* **Work instruction 1**: In the commentary on politicians and reelection, rewrite the stretch that begins with "Let’s face it" and stops after "of party affiliation.", putting "aides" in place of "staffers".
* **Work instruction 2**: Shorten the paragraph of the commentary on politicians and reelection that opens with "Since everybody knows somebody" to a single sentence that keeps its main points.
* **Work instruction 3**: Pick up the commentary on politicians and reelection after its final sentence and keep writing.
(Beginning of Selected passage)
Let’s face it — politicians are very much in the business of getting reelected, and with the exception of the President, they don’t get reelected by the whole country. They win when they vote pork for their constituencies. As for the more national-level expenditures, while many pols might rail publicly against the octopus of DC bureaucracy, they actually like those huge, unwieldy, unfeeling bureaucracies, because every time one of their staffers intervenes personally in response to a voter’s irate letter about real or imagined mistreatment by a government agency, the politician becomes a hero not only to the beleaguered petitioner, but to everyone else that voter knows — often regardless of party affiliation.
The Big Issues aren’t like pork and casework. The Big Issues are so often no-win for politicians. All politics is local, and all votes are personal. So what Bush is saying here translates into a pretty amazing but paradoxically effective statement:
“Reasonable people might disagree about whether we lied to them, but who in their right mind wouldn’t Support Our Troops?”
Since everybody knows somebody whose cousin is in the armed forces, this makes it personal. And local. With poll numbers like his, Bush could hardly have said anything else more effective for maintaining what little support he still has.
The sad part: it’s likely to work, at least for a while yet. The chattering classes (that’s me, too) can jibe that Max Boot and Niall Ferguson should have “I’d rather be embracing imperialism” bumper stickers, and might as well be shacked up together, but that’s so much pissing in the wind — your average voter isn’t paying attention to those debates. Britain increasingly democratized even as it made sure the sun wouldn’t set on its empire, because it was a nation of shopkeepers who wanted the system to continue delivering the goods. The latterday American democratic imperative might have something more to do with filling a car’s gas tank without either undue wallet pinch or a sense of shame about the ultimate source of the hydrocarbons. But it will serve. And the Democrats have to be democrats, don’t they? Most important, they have to get reelected.
(End of Selected passage)
(Beginning of Given data)
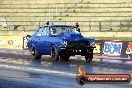 APSA Finals Sydney Dragway 24 11 2013 - 20131124-JC-SD-3463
(End of Given data)
* **Exercise answer 1**:
Let’s face it — politicians are very much in the business of getting reelected, and with the exception of the President, they don’t get reelected by the whole country. They win when they vote pork for their constituencies. As for the more national-level expenditures, while many pols might rail publicly against the octopus of DC bureaucracy, they actually like those huge, unwieldy, unfeeling bureaucracies, because every time one of their aides intervenes personally in response to a voter’s irate letter about real or imagined mistreatment by a government agency, the politician becomes a hero not only to the beleaguered petitioner, but to everyone else that voter knows — often regardless of party affiliation.

* **Exercise answer 2**: Because nearly everyone knows someone in the armed forces, the line makes the matter personal and local, and with his poll numbers Bush could hardly have said anything more effective for holding on to what little support he still has.

* **Exercise answer 3**:
November 15th, 2005 at 12:34 am
Coop & All:
This isn’t fair. I’m 3 time zones ahead, it’s past 2am, and I’m dead tired…just had to clean out the damn email after a 14 hour day… now Mr. C, you’re firing flares over the barricades…
I thought WJA and M. Turner make strong cases above….
WJA: glad you mentioned the Duefler report… I would continue on & add that the D-report did indeed take up the UN inspection process that Mr. C. states above. But how can you talk about the inspection process, Mr. C, without talking about the sanctions? The sanctions weren’t leveled on Saddam for no reason, no? The D-Report also confirmed that the sanctions were the very levers that Saddam used to manipulate the int’l comm. w/ oil kickbacks, skimmed $billions & starve Iraqis to death with. Half a million children, 2,700 to 5,300 died every month… and this fact only led the NYT to proclaim that the UN inspection were working and “nonviolent” (!)…So, Mr. C, WHEN should we have gotten on to the fighting with Saddam? A million dead kids? Twice as many countries humiliated in the oil for food scandal?
I’m sure I’m missing a couple of grammar transmissions in above paragraph…and there where a couple top-shelf points Mr. T made that raised an eye…but I gotta lower some lids.
November 15th, 2005 at 12:41 am
What’s all this got to do with Hugo Chavez?
Ahem, sorry.
As the wagons circle around Bush and his dwindling group of supporters, it is inevitable that he will engage in increasingly desperate rhetoric such as his recent speeches. Given how out of touch with reality he has always been, and with three full years left until the next election, I am concerned about his longterm mental state. Watch for signs of nervous breakdown as things continue to deteriorate (I am serious here!)l
November 15th, 2005 at 1:11 am
On the issue of what we knew about WMD: As I pointed out some months ago, the late Robin Cook made a speech in the British parliament just before the war in which he questioned the WMD claim.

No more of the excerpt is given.